A corned beef dinner can be cooked in a slow cooker, on top of the stove, in a pressure cooker, or even baked. I prefer it cooked in water, so I won’t talk about baking it. Whether you use the slow cooker, the pressure cooker, or a pot on top of the stove, it’s pretty much the same. You cover the corned beef with water, add some seasonings, and simmer it gently until it’s fall apart tender. You can cook it all day in the slow cooker on low or for one hour in the pressure cooker or for a few hours in a pot on top of the stove. Most people cook the veggies – carrots and onion for sure, and maybe celery, parsnips, or rutabagas, and probably potatoes – with the meat and then add the cabbage for the last half hour or so.
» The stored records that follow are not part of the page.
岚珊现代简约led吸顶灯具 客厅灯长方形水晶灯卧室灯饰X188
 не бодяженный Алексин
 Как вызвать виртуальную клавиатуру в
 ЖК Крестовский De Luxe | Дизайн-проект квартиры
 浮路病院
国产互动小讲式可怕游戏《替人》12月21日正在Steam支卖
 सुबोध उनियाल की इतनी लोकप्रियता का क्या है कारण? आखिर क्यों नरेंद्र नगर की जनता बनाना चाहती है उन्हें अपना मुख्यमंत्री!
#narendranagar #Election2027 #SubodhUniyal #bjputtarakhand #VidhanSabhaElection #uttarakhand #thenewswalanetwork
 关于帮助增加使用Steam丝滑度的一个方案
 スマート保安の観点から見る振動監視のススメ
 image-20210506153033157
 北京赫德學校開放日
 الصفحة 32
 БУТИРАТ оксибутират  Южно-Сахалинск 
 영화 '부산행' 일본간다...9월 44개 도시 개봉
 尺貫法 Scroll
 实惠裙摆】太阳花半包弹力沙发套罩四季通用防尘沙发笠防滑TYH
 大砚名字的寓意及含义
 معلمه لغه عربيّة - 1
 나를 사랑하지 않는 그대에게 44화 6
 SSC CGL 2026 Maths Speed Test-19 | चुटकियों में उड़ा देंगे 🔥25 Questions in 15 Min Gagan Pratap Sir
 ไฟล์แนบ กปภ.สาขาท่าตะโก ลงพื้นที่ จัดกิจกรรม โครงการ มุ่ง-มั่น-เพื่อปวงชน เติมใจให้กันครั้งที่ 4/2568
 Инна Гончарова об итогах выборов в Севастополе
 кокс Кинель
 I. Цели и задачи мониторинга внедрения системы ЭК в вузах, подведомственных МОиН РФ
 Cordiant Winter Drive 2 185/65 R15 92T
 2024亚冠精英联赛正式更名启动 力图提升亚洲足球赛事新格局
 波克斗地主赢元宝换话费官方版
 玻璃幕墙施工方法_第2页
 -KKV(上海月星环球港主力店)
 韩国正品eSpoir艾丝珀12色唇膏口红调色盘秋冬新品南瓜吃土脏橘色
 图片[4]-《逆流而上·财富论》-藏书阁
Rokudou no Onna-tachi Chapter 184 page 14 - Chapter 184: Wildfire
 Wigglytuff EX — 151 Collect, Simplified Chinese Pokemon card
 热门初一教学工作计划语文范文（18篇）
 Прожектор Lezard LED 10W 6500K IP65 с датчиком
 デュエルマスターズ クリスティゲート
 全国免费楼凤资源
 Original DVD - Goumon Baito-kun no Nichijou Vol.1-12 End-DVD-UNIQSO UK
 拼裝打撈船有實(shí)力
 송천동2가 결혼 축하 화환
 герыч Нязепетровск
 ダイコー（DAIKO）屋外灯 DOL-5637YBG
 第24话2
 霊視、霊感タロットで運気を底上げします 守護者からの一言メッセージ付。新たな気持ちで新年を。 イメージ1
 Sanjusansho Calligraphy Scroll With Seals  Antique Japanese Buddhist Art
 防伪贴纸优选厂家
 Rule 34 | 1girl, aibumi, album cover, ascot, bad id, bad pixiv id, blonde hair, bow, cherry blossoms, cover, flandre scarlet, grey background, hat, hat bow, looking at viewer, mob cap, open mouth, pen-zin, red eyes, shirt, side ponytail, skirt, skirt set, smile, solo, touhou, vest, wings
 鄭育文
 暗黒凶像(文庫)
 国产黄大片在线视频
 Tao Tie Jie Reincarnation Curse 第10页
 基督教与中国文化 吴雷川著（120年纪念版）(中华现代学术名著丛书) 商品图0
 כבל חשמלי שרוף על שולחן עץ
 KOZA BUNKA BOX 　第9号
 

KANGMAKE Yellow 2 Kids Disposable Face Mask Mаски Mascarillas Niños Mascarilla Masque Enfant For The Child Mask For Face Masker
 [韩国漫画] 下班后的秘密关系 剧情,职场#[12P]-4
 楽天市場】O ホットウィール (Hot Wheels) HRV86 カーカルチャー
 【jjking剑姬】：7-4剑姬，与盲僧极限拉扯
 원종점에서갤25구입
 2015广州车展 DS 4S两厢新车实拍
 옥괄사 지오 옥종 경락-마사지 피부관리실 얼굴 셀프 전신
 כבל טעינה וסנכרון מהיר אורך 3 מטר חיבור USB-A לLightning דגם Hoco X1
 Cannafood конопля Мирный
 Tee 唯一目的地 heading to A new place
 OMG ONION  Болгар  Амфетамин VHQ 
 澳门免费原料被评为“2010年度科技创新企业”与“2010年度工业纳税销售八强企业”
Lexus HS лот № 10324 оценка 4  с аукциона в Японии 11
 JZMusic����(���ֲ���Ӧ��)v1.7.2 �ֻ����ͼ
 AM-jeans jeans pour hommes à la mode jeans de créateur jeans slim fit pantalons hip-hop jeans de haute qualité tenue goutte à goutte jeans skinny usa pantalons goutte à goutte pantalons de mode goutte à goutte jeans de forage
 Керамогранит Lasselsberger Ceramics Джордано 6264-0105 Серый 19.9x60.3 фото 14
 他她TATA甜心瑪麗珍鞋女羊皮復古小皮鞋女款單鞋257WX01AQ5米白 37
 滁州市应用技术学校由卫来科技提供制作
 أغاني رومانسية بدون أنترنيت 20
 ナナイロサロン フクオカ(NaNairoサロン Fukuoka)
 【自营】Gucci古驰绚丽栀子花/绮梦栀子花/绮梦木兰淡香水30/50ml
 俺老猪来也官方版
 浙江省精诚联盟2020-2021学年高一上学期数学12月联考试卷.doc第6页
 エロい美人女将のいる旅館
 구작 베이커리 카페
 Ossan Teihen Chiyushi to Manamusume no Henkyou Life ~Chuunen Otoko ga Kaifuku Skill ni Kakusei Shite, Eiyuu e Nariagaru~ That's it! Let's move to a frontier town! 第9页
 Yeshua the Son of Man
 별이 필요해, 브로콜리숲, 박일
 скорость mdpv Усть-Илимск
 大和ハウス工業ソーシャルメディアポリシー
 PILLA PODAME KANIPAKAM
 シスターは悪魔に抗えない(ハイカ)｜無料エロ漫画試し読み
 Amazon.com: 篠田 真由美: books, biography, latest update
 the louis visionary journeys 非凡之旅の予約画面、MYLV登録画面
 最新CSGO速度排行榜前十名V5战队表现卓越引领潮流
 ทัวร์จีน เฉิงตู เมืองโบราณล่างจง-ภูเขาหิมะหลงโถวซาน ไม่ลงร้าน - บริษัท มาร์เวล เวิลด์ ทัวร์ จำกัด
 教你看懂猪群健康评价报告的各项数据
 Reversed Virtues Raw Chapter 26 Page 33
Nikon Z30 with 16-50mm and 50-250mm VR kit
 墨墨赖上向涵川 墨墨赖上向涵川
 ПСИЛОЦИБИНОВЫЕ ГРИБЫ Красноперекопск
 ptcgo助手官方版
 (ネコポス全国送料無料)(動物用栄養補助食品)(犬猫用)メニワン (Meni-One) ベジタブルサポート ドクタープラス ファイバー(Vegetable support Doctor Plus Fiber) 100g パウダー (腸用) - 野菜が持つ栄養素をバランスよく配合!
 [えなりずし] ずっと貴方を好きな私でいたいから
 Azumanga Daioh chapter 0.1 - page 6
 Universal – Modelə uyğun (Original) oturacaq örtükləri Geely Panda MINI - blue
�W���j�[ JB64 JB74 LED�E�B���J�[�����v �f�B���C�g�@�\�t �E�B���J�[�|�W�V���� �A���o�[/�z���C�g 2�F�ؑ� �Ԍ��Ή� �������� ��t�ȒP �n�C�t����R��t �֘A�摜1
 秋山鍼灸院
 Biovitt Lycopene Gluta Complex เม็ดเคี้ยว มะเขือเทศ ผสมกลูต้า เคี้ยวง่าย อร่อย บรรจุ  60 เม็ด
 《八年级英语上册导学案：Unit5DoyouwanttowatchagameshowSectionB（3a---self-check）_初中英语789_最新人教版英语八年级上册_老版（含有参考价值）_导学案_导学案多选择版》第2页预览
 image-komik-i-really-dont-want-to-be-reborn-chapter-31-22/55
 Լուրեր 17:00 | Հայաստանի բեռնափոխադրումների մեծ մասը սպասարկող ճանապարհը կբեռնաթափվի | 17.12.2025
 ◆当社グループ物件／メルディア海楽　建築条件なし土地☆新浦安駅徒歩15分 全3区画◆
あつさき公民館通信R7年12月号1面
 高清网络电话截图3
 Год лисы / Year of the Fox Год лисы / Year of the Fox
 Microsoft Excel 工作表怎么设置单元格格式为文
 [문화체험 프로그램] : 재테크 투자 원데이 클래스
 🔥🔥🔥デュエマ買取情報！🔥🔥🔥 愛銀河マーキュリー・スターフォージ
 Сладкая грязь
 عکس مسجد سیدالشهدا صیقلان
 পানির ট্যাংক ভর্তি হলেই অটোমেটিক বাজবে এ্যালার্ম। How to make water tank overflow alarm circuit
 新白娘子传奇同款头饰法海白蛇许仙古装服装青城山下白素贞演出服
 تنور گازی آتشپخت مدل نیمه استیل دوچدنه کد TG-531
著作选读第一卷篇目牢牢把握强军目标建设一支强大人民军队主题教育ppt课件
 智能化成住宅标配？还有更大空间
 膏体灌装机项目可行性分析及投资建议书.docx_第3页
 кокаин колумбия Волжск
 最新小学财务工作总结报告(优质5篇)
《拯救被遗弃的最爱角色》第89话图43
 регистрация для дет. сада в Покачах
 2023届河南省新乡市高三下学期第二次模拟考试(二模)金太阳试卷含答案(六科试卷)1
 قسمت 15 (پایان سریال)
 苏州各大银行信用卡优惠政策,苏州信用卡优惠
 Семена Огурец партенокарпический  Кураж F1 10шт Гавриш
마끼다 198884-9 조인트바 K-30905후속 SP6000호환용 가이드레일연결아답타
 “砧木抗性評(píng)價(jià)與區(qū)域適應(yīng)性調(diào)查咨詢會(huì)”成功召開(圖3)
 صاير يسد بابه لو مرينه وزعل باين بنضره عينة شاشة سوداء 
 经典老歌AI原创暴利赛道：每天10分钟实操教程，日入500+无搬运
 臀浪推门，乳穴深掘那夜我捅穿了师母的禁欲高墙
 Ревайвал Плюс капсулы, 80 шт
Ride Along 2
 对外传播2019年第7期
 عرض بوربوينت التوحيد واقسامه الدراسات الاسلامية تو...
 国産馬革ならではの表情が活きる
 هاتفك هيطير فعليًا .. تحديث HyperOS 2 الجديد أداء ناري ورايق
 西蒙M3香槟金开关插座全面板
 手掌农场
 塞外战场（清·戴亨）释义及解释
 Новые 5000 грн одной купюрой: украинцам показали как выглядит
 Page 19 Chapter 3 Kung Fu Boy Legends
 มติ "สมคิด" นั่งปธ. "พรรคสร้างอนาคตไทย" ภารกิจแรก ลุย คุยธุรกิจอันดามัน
When I cooked corned beef a couple of weeks ago (it was leftover from when it was on sale a year ago and really needed to be used), I cooked it in the pressure cooker. When it was done, I took it out of the liquid and set it aside to rest. Then I took some of the liquid and cooked some Brussels sprouts and carrots in it. By the time the vegetables were done, the meat had rested enough that it was much easier to cut, and the vegetables weren’t cooked to death. It worked great.
In case you didn’t catch it – be sure to let the corned beef rest for a bit before you cut it. You want to slice it across the grain and it will fall apart if you cut it immediately. After fifteen minutes or so, it should stay together pretty well so you can make nice thin slices. About a quarter of an inch or so seems to be standard for slicing corned beef to eat as a meat dish on its own. 

In case you’re wondering about all the different kinds of corned beef this week, here’s a quick run-down on them. I don’t remember ever hearing of corned beef rounds before, so I did a bit of research. Apparently it’s just what it sounds like. Corned beef rounds are made from the round (think round steak or round roast) and are leaner than the briskets. Corned beef briskets are made from the brisket, or the chest of the animal. The brisket comes in two cuts, the point and the flat cut. The point is sort of triangular in shape, and the grain runs in different directions, making it harder to cut across the grain. The grain of the flat is consistent. The point is fatter than the flat cut, with more marbling. In terms of popularity, the point seems to be the most popular, followed by the flat cut brisket, and then the rounds. Corned beef really shrinks when you cook it. 

Figure on about half as much cooked as you started with raw. So to get a pound of cooked corned beef, you’ll have to buy two pounds raw. To get twelve ounces cooked, you’ll need a pound and a half (24 ounces) raw.